#MEwx Cool temps, wind advisory up and Reversed Impossible Chocolate Flan

Good Morning Augusta

We're under a wind advisory until 6 this evening, the advisory is posted immediately below this one.

This morning we have partly sunny skies with highs in the lower 40s. West winds 20 to 25 mph gusting to 45 mph.

Tonight we'll have clear skies with lows in the mid 20s. Winds will be northwest 15 to 20 mph gusting to 40 mph, becoming west around 10 mph after midnight.

The readings from my weather instruments are:

Our outdoor temperature is 41.0°F, the humidity is 99% the Dew point is 40.8°F with a wind chill of 38.5°F.

The wind direction is northwest between 3.6 MPH and 4.9 MPH.

The Relative pressure is 29.23, the Absolute pressure is 29.03 and steady with a weather graphic indicating sun and clouds.

If you want to see real-time instrument readings from my personal weather station in my North field click Here. That will take you directly to my weather station.

Visibility is 10.0 miles / 16.1 kilometers with clouds and sun peaking through now and then.

The UV rating is 0 out of 16, The moon is  99.2% illuminated, the moon phase is Waning Gibbous, Sunrise is 6:25 am↑ 84° East, sunset is 7:03 pm↑ 276° West, Moonrise is 8:21 pm↑ 100° East, Moonset is 7:10 am↑ 265° West and we'll have 12 ours 38 minutes of daylight today.

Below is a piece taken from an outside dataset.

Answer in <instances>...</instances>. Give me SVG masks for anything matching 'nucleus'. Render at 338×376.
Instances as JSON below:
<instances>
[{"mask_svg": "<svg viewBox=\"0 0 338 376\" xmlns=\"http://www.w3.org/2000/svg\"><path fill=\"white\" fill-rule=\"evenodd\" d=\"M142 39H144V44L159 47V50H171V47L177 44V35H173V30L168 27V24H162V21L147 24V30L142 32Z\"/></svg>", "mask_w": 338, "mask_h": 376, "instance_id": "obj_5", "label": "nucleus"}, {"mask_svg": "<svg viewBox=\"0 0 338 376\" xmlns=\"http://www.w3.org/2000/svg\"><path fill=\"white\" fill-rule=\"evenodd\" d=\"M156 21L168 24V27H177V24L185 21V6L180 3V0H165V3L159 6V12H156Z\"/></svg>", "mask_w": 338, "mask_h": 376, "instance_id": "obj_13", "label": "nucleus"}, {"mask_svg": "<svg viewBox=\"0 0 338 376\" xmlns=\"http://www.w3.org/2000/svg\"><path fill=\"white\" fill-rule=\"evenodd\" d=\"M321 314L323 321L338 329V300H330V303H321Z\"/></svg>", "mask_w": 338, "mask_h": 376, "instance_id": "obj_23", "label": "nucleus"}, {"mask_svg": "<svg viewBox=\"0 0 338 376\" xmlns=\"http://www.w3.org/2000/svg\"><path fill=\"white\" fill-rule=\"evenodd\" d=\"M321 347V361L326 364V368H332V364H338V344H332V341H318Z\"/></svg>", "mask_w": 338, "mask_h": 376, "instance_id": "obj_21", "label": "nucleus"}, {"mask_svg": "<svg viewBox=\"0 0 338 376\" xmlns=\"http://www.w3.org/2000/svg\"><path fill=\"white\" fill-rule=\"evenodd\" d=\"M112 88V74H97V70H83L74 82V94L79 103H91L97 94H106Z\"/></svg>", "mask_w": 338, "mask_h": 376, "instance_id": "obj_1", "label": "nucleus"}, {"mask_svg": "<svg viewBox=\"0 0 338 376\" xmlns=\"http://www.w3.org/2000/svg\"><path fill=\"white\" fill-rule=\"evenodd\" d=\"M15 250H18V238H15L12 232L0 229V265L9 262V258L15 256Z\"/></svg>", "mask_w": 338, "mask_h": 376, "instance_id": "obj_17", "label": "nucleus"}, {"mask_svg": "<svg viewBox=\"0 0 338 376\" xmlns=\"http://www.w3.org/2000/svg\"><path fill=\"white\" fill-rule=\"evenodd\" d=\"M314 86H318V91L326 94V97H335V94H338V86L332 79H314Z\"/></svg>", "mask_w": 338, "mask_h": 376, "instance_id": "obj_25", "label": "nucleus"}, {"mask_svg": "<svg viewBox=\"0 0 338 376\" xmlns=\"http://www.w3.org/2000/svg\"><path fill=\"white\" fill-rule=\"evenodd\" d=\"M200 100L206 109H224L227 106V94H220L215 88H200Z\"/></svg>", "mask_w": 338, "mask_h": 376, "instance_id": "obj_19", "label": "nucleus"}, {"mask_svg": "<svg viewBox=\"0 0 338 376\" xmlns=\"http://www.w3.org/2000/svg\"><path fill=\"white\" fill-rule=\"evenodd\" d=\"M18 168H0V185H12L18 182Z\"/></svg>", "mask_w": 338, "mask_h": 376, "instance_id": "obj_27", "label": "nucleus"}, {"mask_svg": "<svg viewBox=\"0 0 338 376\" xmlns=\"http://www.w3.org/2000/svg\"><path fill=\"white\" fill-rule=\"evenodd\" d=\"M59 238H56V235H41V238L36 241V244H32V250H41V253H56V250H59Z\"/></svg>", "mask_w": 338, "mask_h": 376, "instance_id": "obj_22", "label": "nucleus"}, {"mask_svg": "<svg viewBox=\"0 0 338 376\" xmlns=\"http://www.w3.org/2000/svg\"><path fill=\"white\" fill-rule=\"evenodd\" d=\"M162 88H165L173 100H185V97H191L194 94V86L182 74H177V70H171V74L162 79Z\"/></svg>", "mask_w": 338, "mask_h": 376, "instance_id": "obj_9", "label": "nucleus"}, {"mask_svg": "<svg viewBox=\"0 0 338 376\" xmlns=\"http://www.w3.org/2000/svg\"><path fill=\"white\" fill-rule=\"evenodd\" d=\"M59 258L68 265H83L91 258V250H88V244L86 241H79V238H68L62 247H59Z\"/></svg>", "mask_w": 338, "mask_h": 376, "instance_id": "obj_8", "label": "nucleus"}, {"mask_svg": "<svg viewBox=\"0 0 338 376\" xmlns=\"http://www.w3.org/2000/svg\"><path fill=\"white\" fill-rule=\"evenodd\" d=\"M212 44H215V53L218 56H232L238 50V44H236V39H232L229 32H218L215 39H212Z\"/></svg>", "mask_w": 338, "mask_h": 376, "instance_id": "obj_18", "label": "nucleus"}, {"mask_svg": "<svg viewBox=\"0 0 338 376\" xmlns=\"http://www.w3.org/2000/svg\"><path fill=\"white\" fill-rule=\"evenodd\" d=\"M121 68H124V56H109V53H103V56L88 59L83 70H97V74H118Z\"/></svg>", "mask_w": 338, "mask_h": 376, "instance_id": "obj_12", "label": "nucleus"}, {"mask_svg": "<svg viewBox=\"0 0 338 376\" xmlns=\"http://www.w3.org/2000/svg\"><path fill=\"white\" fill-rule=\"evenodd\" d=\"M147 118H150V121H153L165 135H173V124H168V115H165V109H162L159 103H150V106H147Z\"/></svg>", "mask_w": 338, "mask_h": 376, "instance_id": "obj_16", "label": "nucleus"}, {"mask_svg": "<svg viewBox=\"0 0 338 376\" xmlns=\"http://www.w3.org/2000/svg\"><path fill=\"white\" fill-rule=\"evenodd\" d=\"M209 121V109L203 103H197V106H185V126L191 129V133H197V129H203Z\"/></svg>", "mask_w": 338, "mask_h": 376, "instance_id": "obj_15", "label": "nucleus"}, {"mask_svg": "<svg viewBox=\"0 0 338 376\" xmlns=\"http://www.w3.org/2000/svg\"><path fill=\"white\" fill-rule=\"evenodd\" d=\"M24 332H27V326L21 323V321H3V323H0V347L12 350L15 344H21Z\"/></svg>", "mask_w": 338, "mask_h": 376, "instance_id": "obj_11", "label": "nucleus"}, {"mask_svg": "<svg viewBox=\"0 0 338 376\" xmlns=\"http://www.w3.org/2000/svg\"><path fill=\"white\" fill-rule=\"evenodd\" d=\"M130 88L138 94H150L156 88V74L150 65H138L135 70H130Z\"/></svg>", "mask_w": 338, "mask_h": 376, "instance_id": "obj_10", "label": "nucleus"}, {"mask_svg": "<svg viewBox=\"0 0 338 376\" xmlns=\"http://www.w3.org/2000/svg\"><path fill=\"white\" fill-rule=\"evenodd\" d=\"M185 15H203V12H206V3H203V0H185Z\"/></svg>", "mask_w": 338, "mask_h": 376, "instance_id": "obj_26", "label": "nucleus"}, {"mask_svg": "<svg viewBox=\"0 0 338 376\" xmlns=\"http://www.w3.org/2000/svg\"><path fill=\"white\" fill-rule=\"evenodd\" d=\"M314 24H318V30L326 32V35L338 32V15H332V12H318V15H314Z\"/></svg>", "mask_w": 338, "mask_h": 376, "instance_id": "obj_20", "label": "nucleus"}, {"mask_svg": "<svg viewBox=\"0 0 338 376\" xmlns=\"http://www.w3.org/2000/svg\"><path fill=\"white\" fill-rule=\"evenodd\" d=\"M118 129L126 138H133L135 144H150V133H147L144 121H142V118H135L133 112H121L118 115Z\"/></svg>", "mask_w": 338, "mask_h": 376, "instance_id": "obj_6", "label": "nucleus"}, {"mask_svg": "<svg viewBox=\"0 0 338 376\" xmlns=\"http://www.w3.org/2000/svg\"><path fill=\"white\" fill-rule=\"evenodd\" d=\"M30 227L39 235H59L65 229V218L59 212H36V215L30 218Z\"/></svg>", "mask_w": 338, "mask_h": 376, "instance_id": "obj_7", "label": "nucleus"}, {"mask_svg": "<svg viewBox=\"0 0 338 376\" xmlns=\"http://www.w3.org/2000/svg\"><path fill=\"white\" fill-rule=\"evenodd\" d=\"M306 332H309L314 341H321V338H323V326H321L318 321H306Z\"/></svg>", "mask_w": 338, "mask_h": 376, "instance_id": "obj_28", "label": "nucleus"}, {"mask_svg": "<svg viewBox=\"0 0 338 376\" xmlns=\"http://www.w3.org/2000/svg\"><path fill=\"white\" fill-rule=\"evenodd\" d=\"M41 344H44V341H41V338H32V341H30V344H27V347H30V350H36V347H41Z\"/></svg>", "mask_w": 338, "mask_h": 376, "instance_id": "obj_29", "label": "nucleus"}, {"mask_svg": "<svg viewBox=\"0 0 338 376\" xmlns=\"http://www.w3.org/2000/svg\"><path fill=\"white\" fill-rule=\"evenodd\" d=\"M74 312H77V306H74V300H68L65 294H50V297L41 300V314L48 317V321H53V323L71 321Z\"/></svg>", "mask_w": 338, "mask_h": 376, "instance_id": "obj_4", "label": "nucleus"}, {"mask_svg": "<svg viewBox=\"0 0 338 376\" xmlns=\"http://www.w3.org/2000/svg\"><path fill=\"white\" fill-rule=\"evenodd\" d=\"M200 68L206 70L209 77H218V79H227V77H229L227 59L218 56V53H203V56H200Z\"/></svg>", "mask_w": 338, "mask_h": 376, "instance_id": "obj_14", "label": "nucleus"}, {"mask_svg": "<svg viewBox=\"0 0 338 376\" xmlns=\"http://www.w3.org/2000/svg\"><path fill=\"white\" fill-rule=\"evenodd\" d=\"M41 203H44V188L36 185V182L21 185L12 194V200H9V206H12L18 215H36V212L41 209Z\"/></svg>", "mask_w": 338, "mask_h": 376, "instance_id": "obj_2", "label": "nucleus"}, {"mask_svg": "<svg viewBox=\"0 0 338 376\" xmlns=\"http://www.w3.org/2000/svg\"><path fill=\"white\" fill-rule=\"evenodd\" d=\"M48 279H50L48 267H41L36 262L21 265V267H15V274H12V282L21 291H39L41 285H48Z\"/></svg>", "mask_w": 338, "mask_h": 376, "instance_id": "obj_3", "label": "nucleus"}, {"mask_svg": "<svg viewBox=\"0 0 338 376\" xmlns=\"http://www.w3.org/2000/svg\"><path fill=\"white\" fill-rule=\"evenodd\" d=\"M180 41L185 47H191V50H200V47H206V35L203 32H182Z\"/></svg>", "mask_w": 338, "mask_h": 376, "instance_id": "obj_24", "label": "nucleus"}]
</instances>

We received 1.16 inches of rain here over the past 24 hours.

Might as well have something that's bad for you. It's time for yard clean-up, and you'll need the energy. Don't worry about the calories, you'll burn 'em off out there.

Reversed Impossible Chocolate Flan

Adapted from "Sweet & Southern" by Ben Mims

Ingredients

FOR THE CAKE BATTER

Nonstick cooking spray

1 ½ cups all-purpose flour

½ teaspoon kosher salt

½ teaspoon baking soda

½ teaspoon baking powder

¾ cup unsweetened coconut milk

1 tablespoon distilled white vinegar or coconut vinegar

1 teaspoon coconut extract (optional)

1 teaspoon vanilla extract

1 stick unsalted butter, at room temperature

¾ cup sugar

1 large egg

FOR THE CUSTARD

1 14ounce can sweetened condensed milk

1 12ounce can evaporated milk

½ cup Dutch process cocoa powder

1 teaspoon vanilla extract

4 large eggs

MAKE THE BATTER

Place a rack in the center of the oven and heat to 375 degrees.

Spray a 10inch Bundt pan with cooking spray.

In a bowl, whisk together flour, salt, baking soda and baking powder. In another bowl, whisk together coconut milk, vinegar and extracts.

Using an electric mixer, beat together butter and sugar until pale and fluffy, about 4 minutes. Beat in egg. Beat in flour mixture and then coconut milk mixture until smooth. Pour into prepared pan and

smooth the top.

MAKE THE CUSTARD

Put all ingredients in a blender and blend until smooth. Hold a soup spoon upside down over the cake batter in pan and gently pour custard over the back of the spoon so it lands gently on cake batter without disturbing it.

Set Bundt pan in a large roasting pan and place in oven on the center rack. Pour enough very hot water into roasting pan to come halfway up sides of Bundt pan. As cake bakes, custard will sink to

bottom of pan. Bake until a toothpick inserted into cake comes out clean, 45 to 55 minutes. Transfer Bundt pan to a wire rack to cool completely, at least 2 hours.  To serve, place a plate or platter upside down over the Bundt pan and invert.